O presidente da Petrobras também afastou as chances de pedir demissão em entrevista ao site G1. “Jamais farei isso. Tenho formação militar. A gente morre junto na batalha e não deixa a tropa sozinha. Agora, minha indicação é do presidente da República, com quem tenho uma relação de lealdade e de confiança”, declarou.
Na segunda-feira (14), em meio a notícias de que o governo espera sua demissão, Silva e Luna disse à agência Reuters que não deixará o cargo. “Não há crise”, garantiu.

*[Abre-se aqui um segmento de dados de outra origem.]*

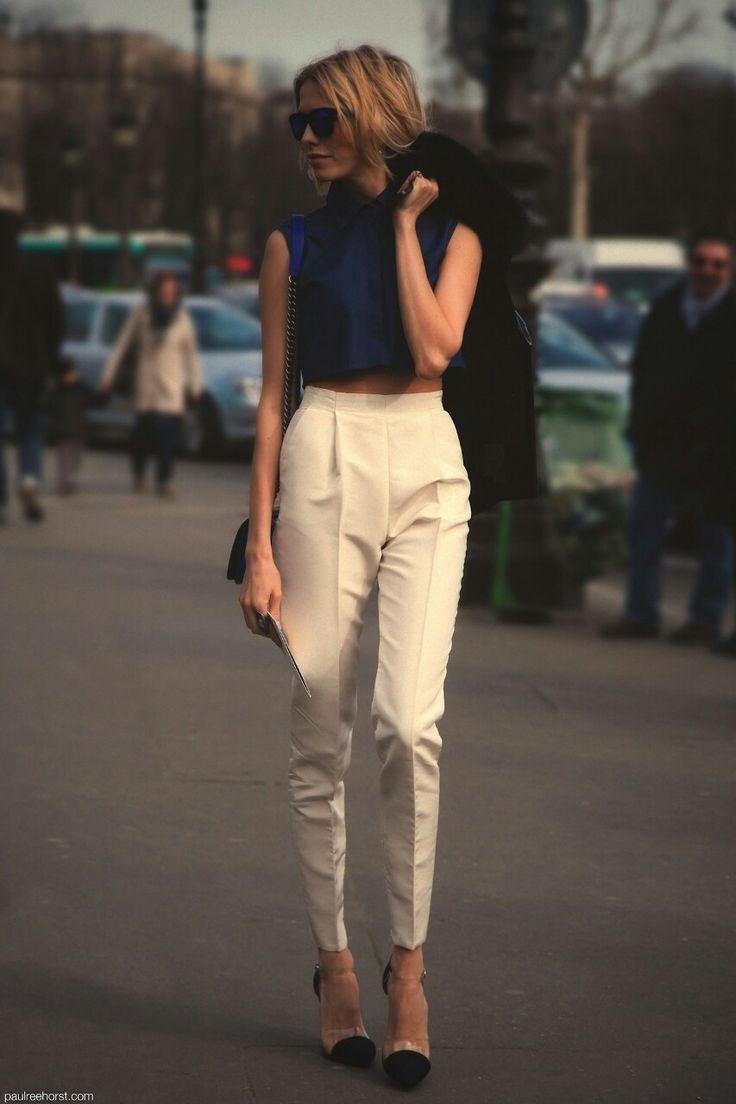Que mettre avec un pantalon carotte fashion designs - Que porter avec un pantalon beige femme ...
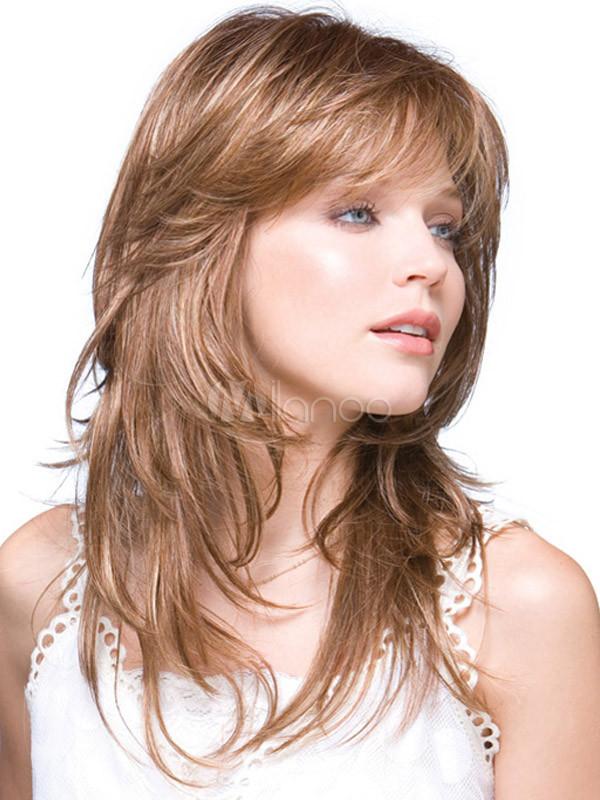 Прическа каскад на средние волосы с челкой для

O discurso adotado pelo general em suas entrevistas encontra amparo entre militares, a exemplo do próprio vice-presidente Hamilton Mourão. “Silva e Luna é resiliente, sempre foi. Como bom nordestino, aguenta pressão”, afirmou a jornalistas na segunda. Nas Forças Armadas, o presidente da Petrobras também é elogiado. “Fez um belíssimo trabalho na Itaipu Binacional, é ex-ministro da Defesa e está lá a missão, não para enriquecer ou para atender a interesses do mercado”, diz um militar.
Militares apontam que Silva e Luna enfrenta a difícil missão de reduzir a volatilidade dos preços sem desrespeitar o alinhamento com as cotações internacionais, como pregou em seu discurso de posse. Um oficial militar pondera, inclusive, que ele possa ter autorizado o reajuste da última semana após ouvir os diferentes setores da estatal e por não ter garantias de que o Congresso aprovaria a desoneração sobre o óleo diesel. Caso seja demitido, um outro militar analisa que sua saída não geraria desgaste entre Bolsonaro e as Forças Armadas.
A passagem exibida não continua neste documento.